The support for different representations allows the user to choose between visualizing individual atoms in a structure or showing the secondary structures of a protein, if the latter is more convenient. This allows for utilizing the editor in a multiscale fashion: it is possible to choose to work with single atoms at a time, or choose to work with bigger chunks of a structure, like an entire β-sheet or α-helix, making it easy to select and edit many individual atoms at once.

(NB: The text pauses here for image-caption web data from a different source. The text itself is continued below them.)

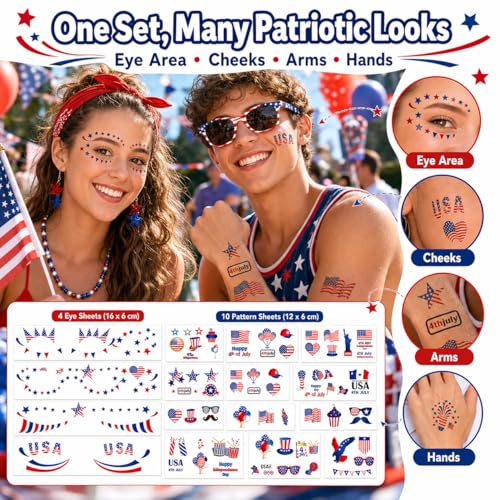 Patriotic Temporary Tattoos for Kids and Adults - 128+ Waterproof USA Designs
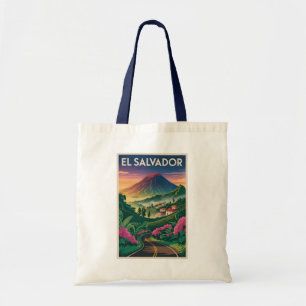 El Salvador Volcano Illustration Travel Art Vintag Tote Bag
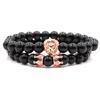 Accesorios Transfronterizos Explosivo Microincrustado Circonita Cabeza de León Microincrustación Corona Pequeña Negro Brillante Mate Traje Pulsera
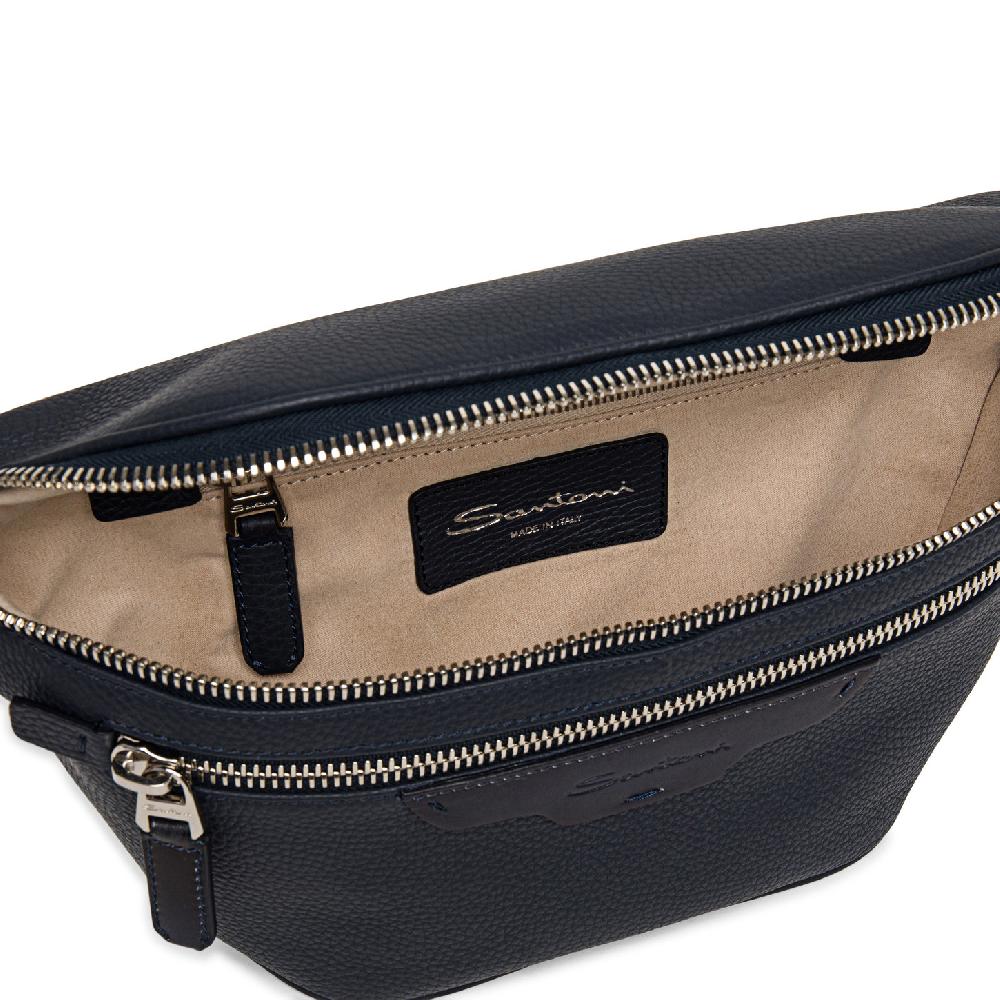 Santoni Marsupio in pelle bottalata blu Moda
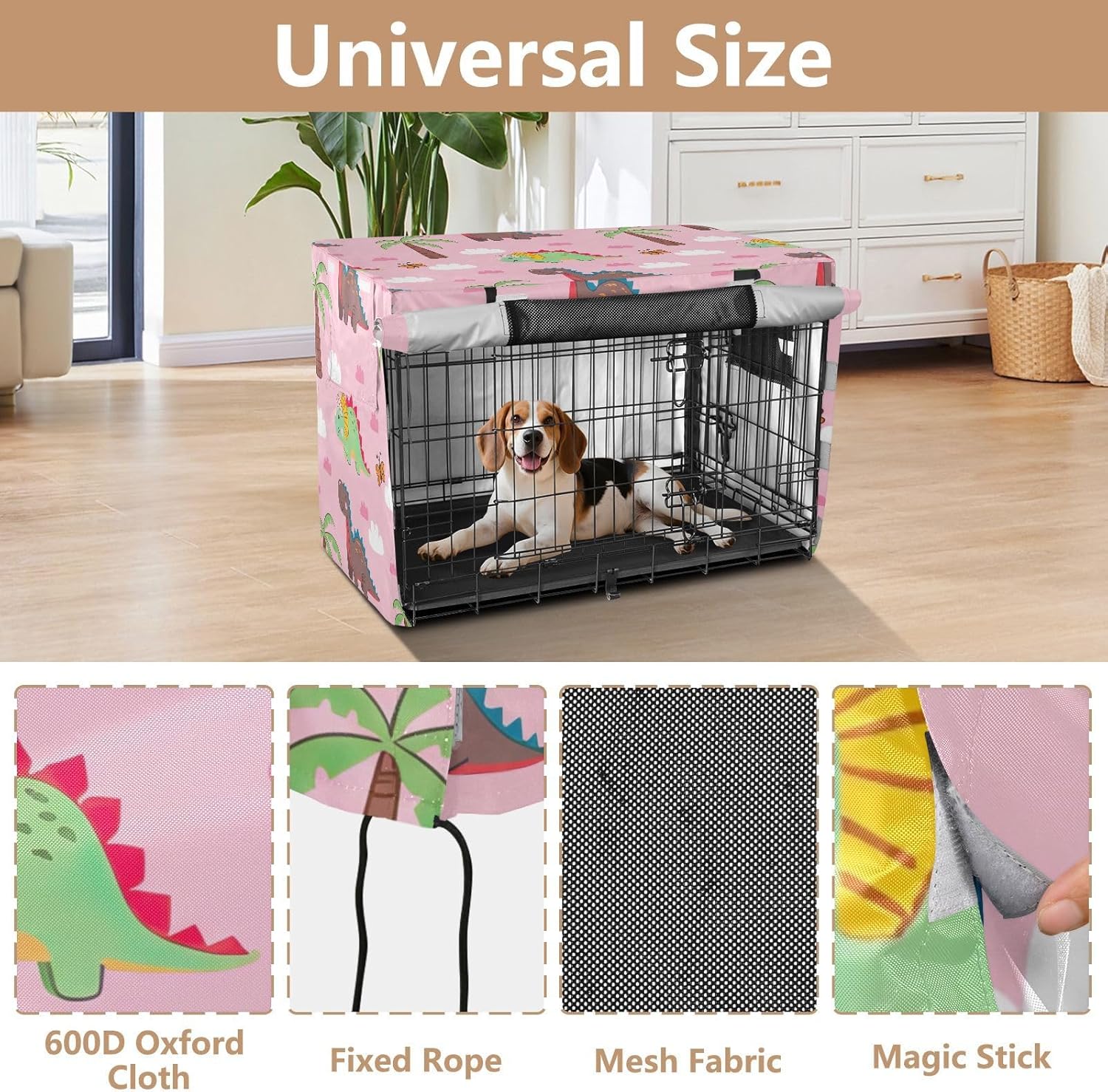 Colorful Cute Dinosaurs Pink Dog Crate Covers Breathable, S-XL Windproof Covers for Pet Cages, X-Large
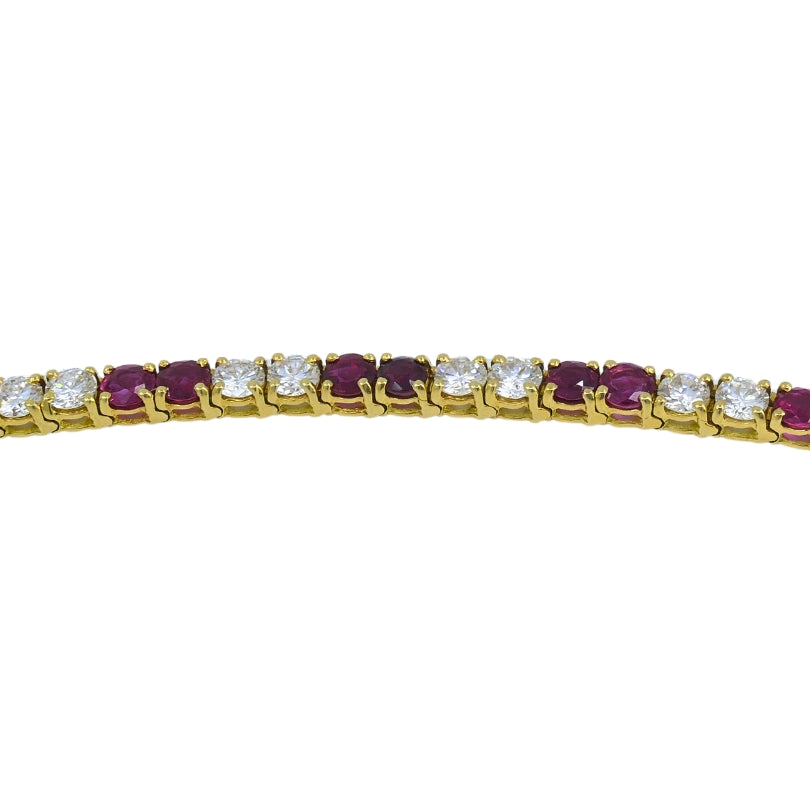 Van Cleef & Arpels Tennis Bracelet 18k Gold Ruby Diamond Vintage Estate Jewelry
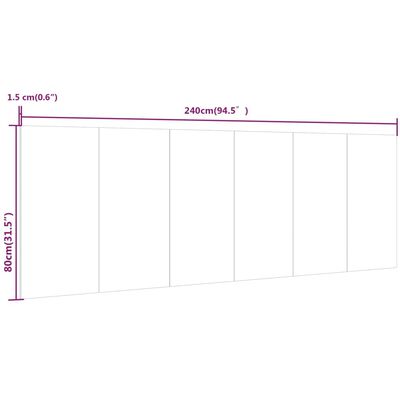 vidaXL Стенна табла за легло бял гланц 240x1,5x80 см инженерно дърво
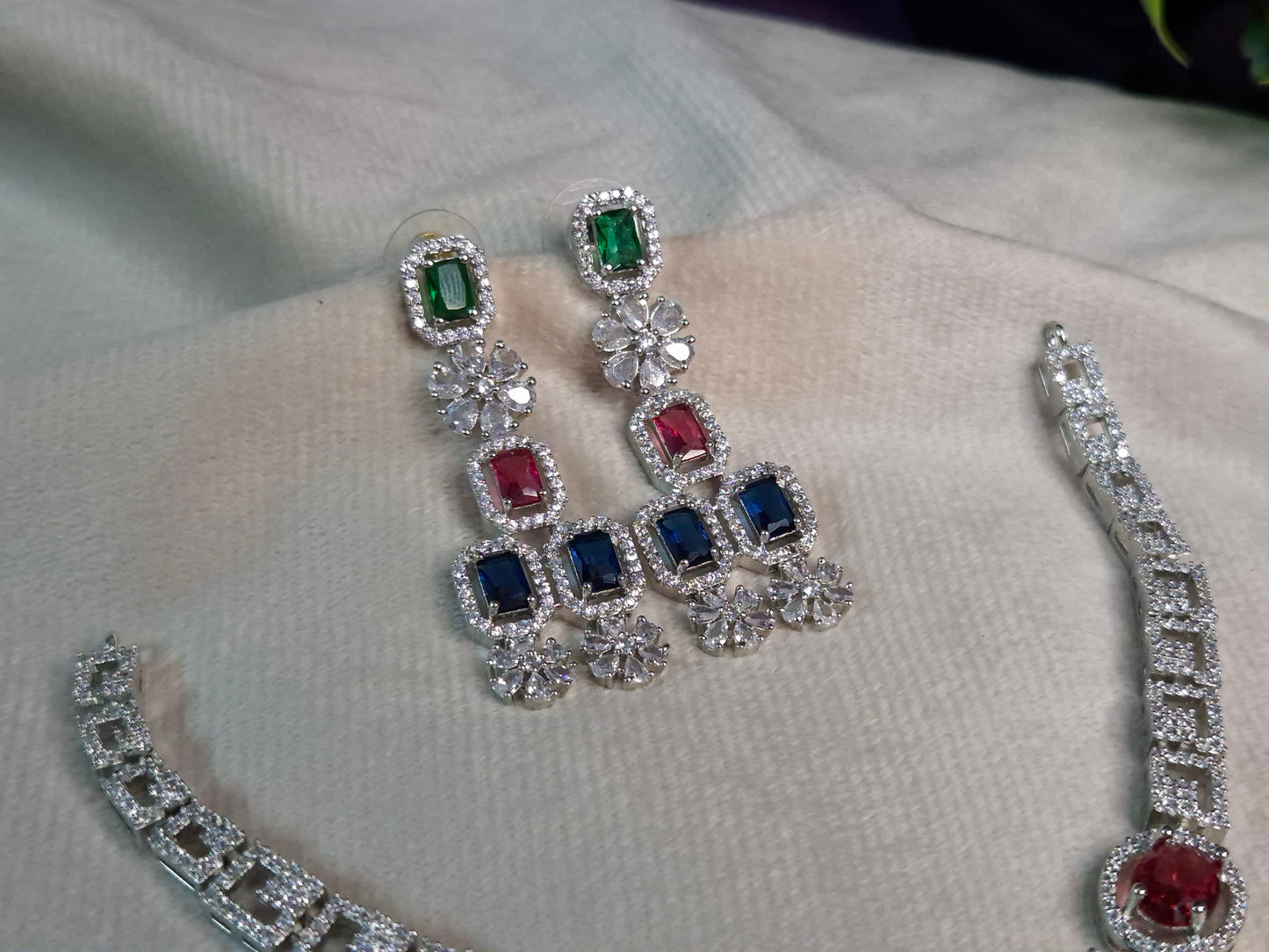 Multicolour AD Necklace Set — Silver CZ Square Link Chain with Ruby, Emerald & Sapphire Pendant and Drop Earrings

As mentioned earlier, VIKING is able to visualize trajectories from the MD tasks as well as the individual steps of a geometry optimization procedure. This allows the user to choose specific configurations of a simulated system, edit them, and apply them for further studies. Moreover, VIKING makes it possible to extract a specific part of a structure from a specific frame of a trajectory from MD simulations and apply the extracted structure in a quantum chemical task. Furthermore, VIKING supports visualizing structures in an immersive three-dimensional experience using virtual reality devices. The interface of the molecular viewer and editor can be seen in Figure S7 in the Supporting Information.